Reproduce the records word for word, starting at the beginning and ending at the line that contains "shattered windshield [113, 34, 220, 88]". Leave the pictures out of your answer.

>> START EXTRACTED DATA

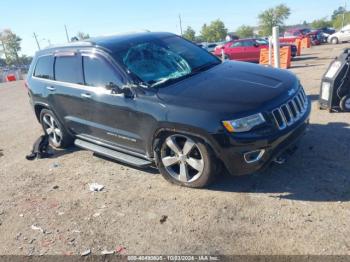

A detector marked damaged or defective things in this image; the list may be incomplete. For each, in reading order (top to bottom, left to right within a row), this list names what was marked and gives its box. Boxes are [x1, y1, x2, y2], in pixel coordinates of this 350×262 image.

shattered windshield [113, 34, 220, 88]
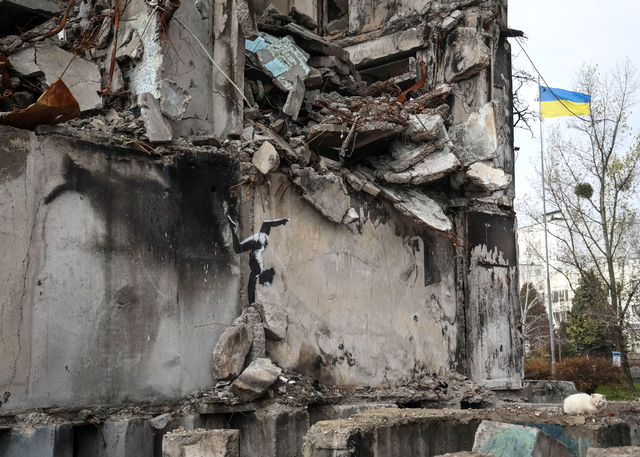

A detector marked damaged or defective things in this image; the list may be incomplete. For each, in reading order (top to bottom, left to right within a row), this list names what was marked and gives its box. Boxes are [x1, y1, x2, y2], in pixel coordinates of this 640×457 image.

broken concrete slab [6, 47, 41, 76]
broken concrete block on ground [8, 45, 102, 112]
broken concrete slab [30, 45, 102, 112]
broken concrete slab [140, 91, 174, 142]
broken concrete block on ground [140, 91, 174, 142]
broken concrete slab [160, 79, 192, 122]
broken concrete block on ground [160, 79, 192, 122]
broken concrete slab [246, 32, 312, 91]
broken concrete slab [284, 75, 306, 118]
broken concrete slab [408, 112, 448, 141]
broken concrete slab [444, 27, 490, 82]
broken concrete block on ground [444, 27, 490, 82]
broken concrete block on ground [252, 142, 280, 174]
broken concrete slab [254, 141, 282, 175]
broken concrete slab [294, 167, 352, 224]
broken concrete block on ground [294, 167, 352, 224]
broken concrete slab [380, 186, 456, 233]
broken concrete slab [464, 161, 510, 191]
broken concrete block on ground [464, 162, 510, 191]
broken concrete slab [210, 322, 250, 382]
broken concrete block on ground [211, 322, 254, 382]
broken concrete slab [234, 304, 266, 366]
broken concrete slab [258, 302, 288, 340]
broken concrete block on ground [258, 302, 290, 340]
broken concrete slab [229, 358, 282, 400]
broken concrete block on ground [229, 358, 282, 400]
broken concrete slab [162, 428, 240, 456]
broken concrete block on ground [162, 428, 240, 456]
broken concrete slab [472, 420, 572, 456]
broken concrete block on ground [472, 420, 572, 456]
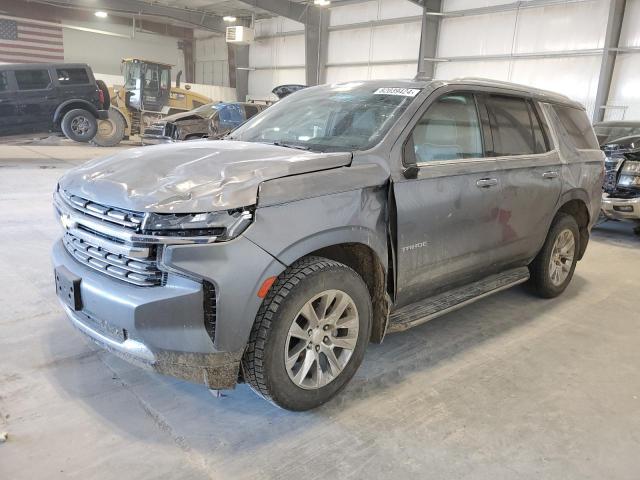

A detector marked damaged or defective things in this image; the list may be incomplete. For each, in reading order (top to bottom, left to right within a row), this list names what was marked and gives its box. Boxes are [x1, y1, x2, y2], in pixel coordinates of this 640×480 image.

crumpled hood [60, 140, 352, 213]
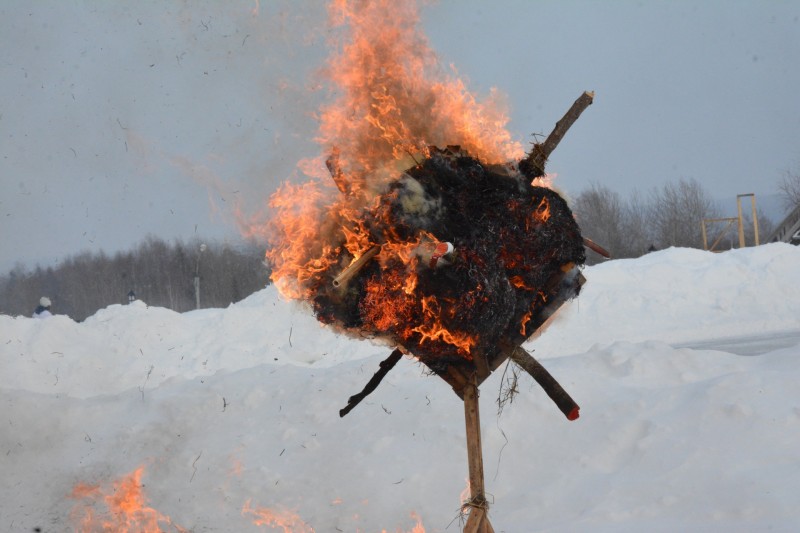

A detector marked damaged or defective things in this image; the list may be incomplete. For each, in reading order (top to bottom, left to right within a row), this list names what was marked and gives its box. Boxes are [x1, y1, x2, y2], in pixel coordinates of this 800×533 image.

burned black material [310, 148, 580, 376]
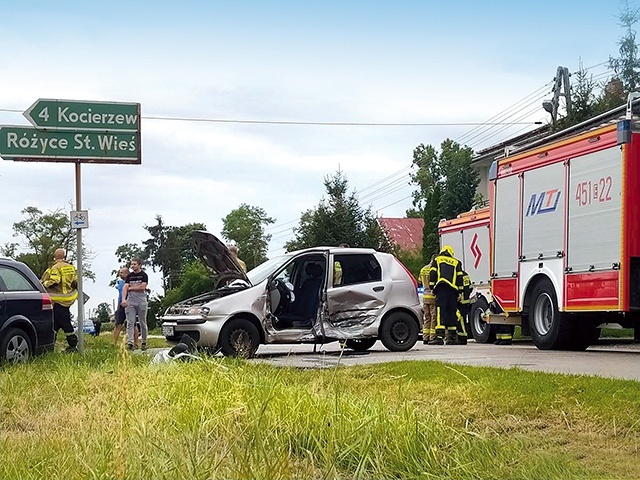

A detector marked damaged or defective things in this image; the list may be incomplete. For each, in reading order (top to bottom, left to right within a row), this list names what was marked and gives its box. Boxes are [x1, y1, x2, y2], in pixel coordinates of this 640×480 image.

damaged silver car [160, 231, 422, 358]
crushed car door [322, 251, 388, 338]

>> END EXTRACTED DATA

SOLUTION FOR THIS EXERCISE:
A detector marked damaged or defective things in this image; the list may be incomplete. For each, in reading order (top to bottom, left to right within a row), this list names what was marked and gives its box. Boxes are [x1, y1, x2, y2], in pixel coordinates of this 350×262 image.

shattered windshield [113, 34, 220, 88]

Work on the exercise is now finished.